## PROMPT
Among the entries below, find each line with "site" and show it.

Content starts

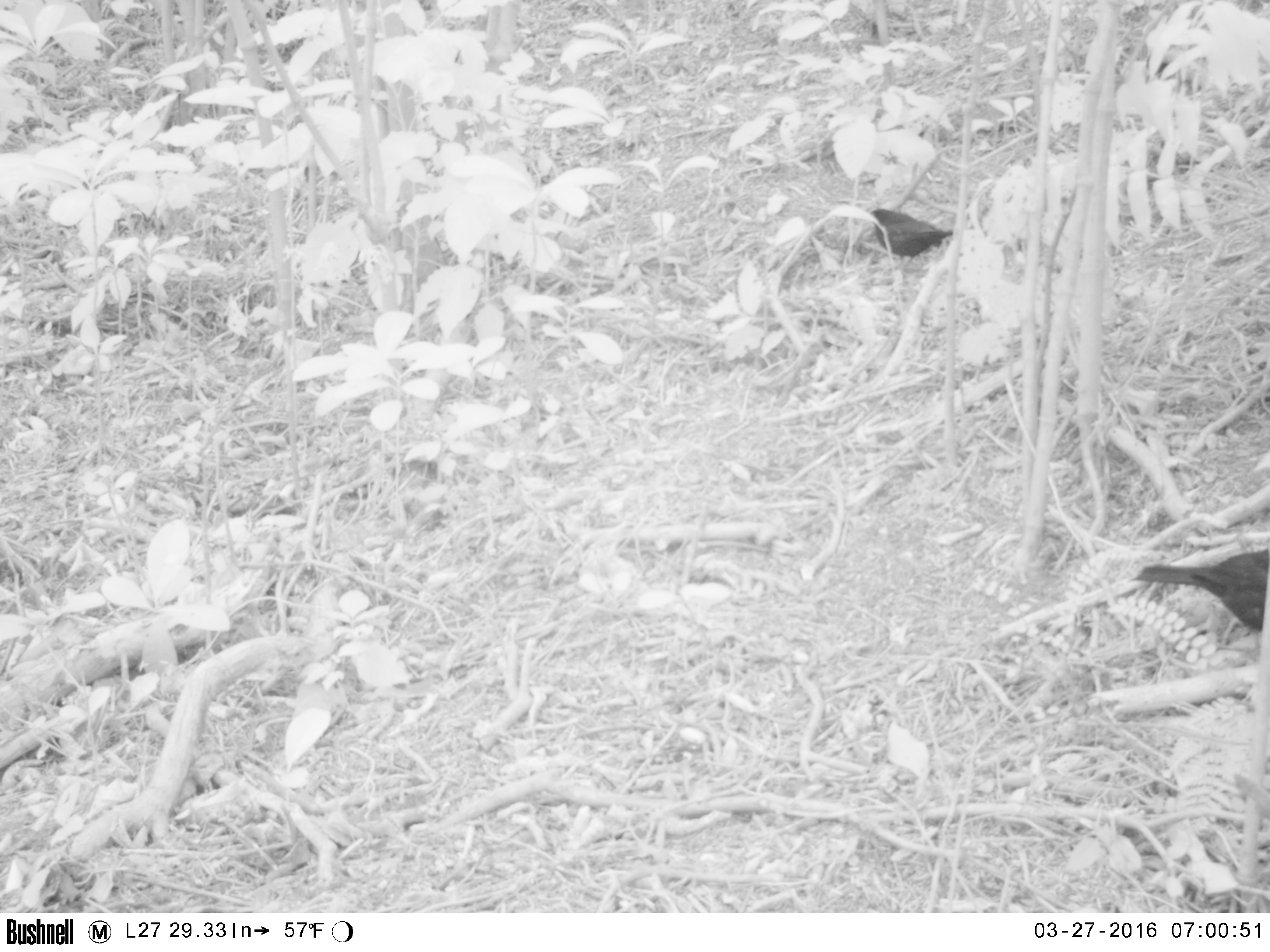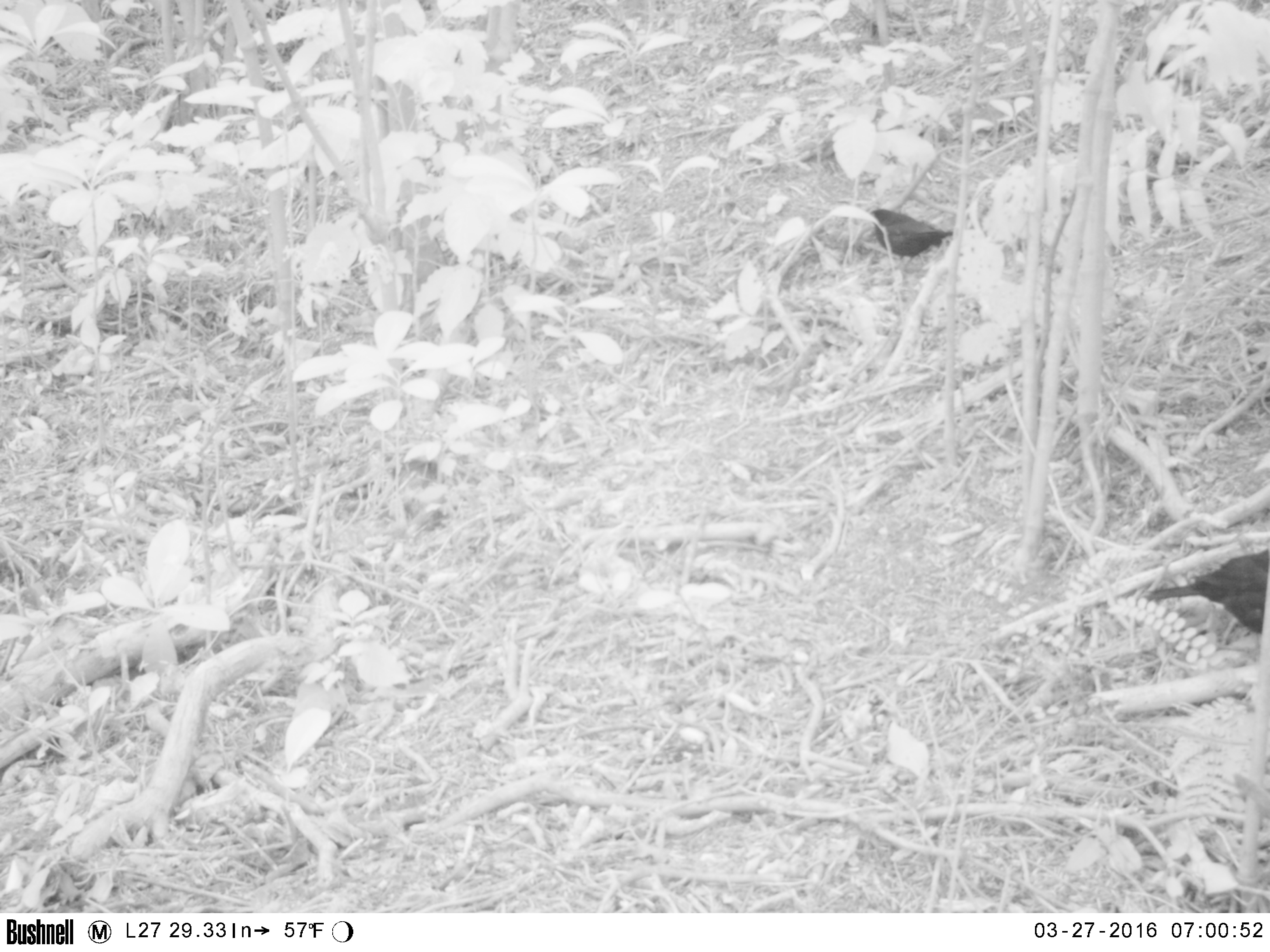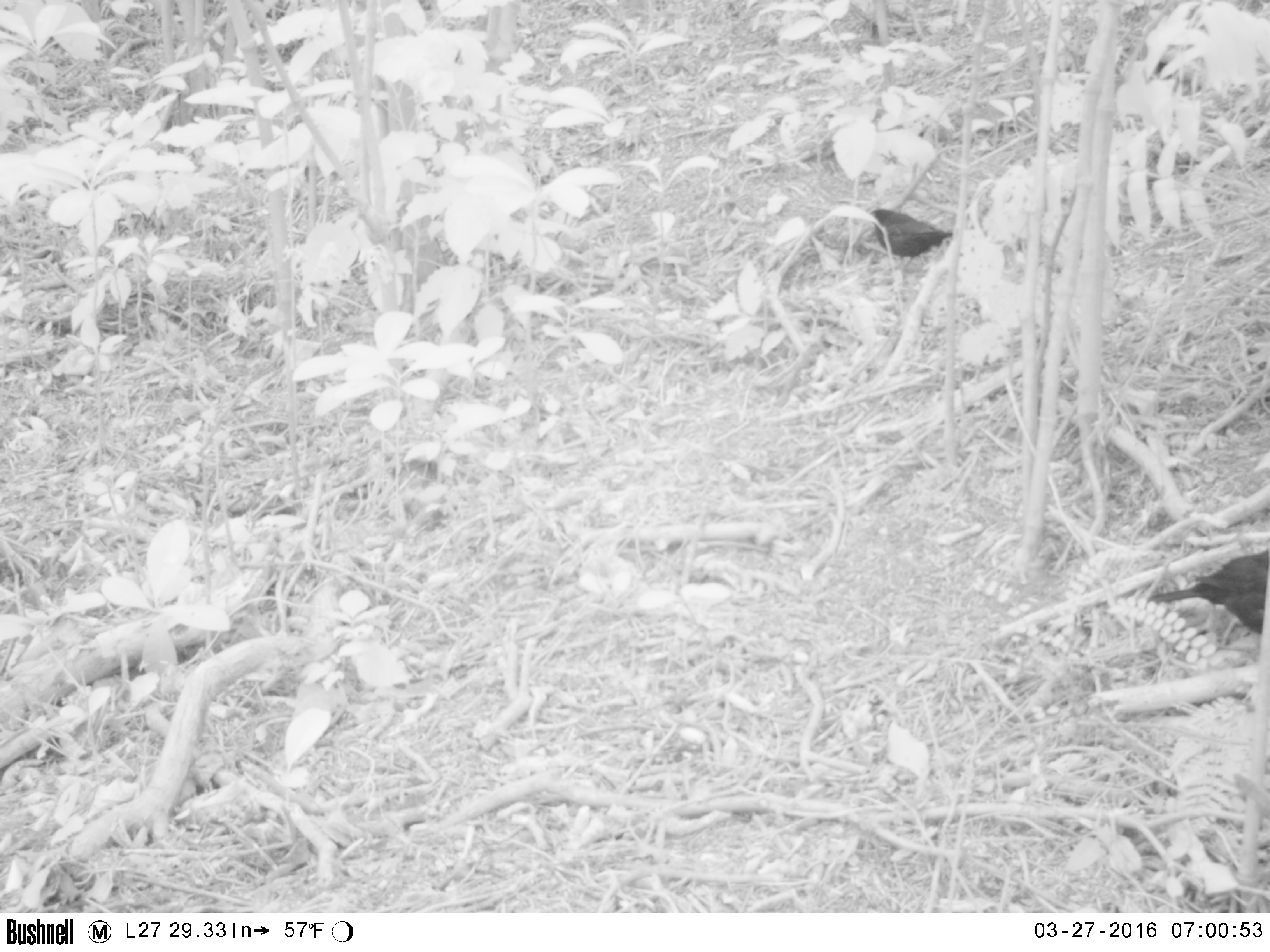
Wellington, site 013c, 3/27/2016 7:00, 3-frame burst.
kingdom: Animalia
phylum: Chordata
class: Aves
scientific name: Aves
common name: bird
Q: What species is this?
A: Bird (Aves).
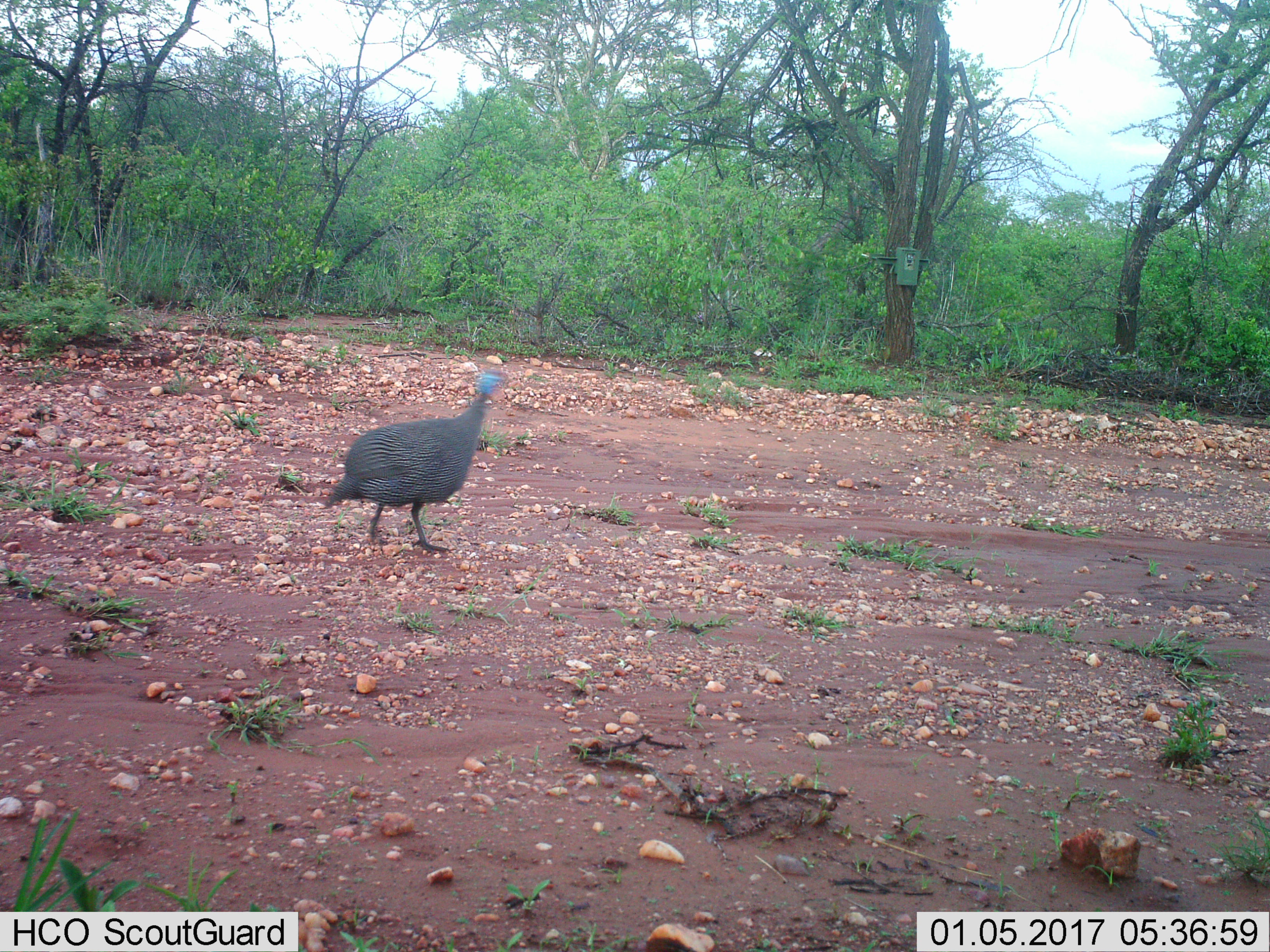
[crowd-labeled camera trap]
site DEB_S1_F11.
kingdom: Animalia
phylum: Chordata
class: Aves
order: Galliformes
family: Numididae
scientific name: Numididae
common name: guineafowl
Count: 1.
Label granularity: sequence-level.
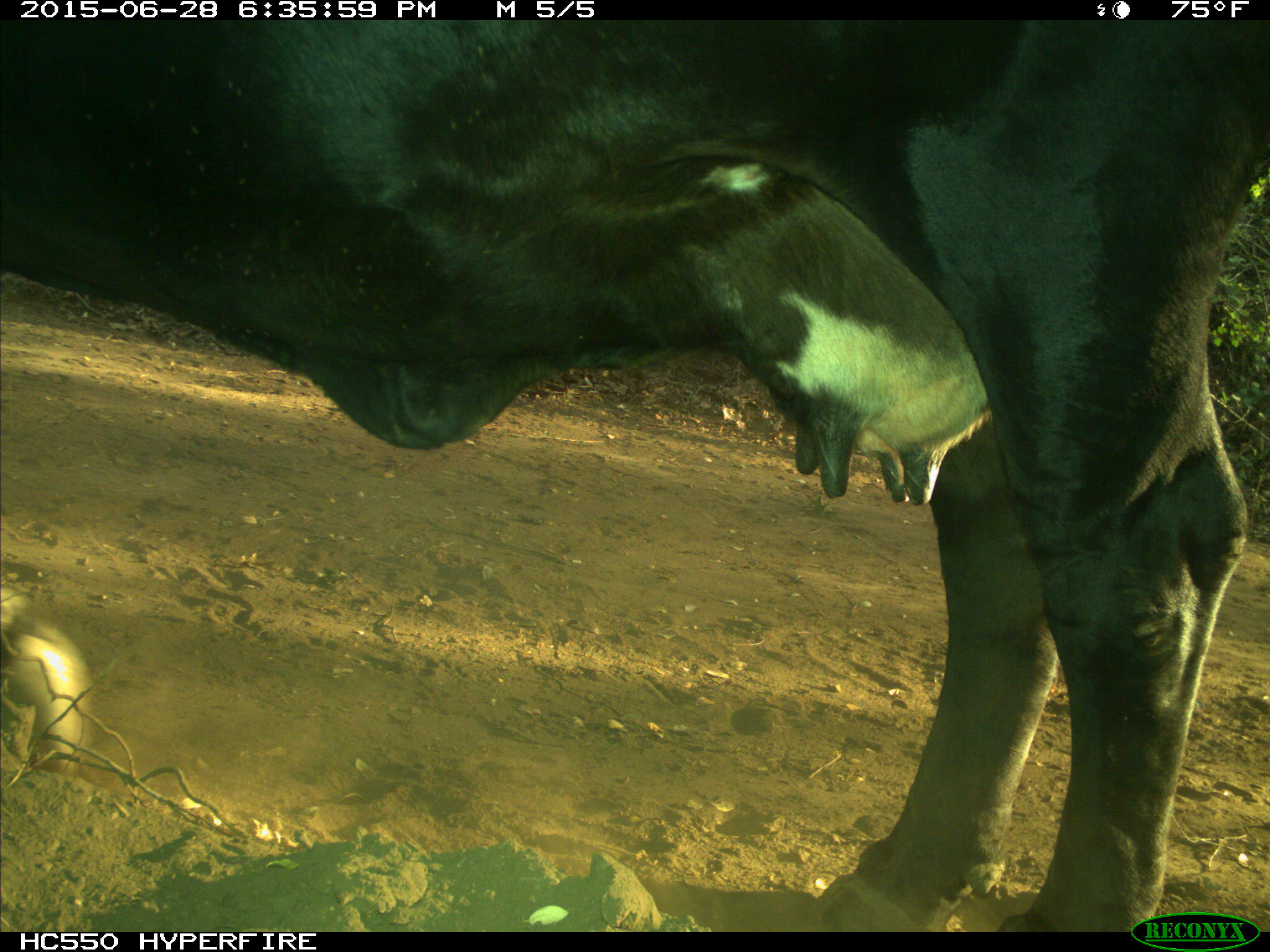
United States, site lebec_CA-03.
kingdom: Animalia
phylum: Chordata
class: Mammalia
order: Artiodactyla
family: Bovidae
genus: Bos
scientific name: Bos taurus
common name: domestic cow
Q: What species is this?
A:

Content ends

## EXERCISE RESPONSE
Wellington, site 013c, 3/27/2016 7:00, 3-frame burst.
site DEB_S1_F11.
United States, site lebec_CA-03.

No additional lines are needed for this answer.